*TASK TO CARRY OUT:* Return all entries word for word, but drop any images.

*EXTRACTED ENTRIES:*

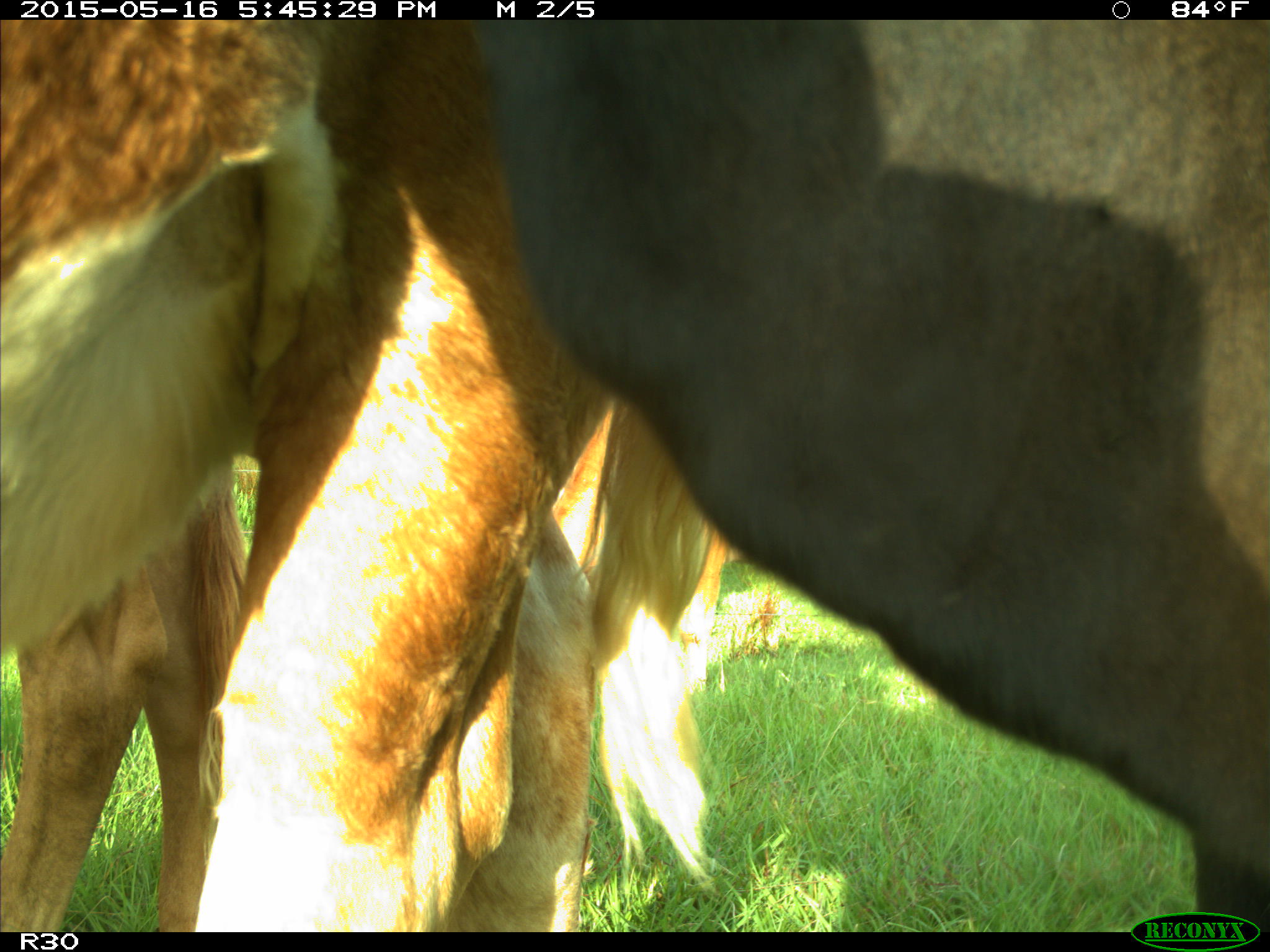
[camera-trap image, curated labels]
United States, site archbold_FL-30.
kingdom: Animalia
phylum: Chordata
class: Mammalia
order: Artiodactyla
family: Bovidae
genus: Bos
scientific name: Bos taurus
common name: domestic cow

*SOLUTION TO THIS TASK:*
[camera-trap image, curated labels]
United States, site archbold_FL-30.
kingdom: Animalia
phylum: Chordata
class: Mammalia
order: Artiodactyla
family: Bovidae
genus: Bos
scientific name: Bos taurus
common name: domestic cow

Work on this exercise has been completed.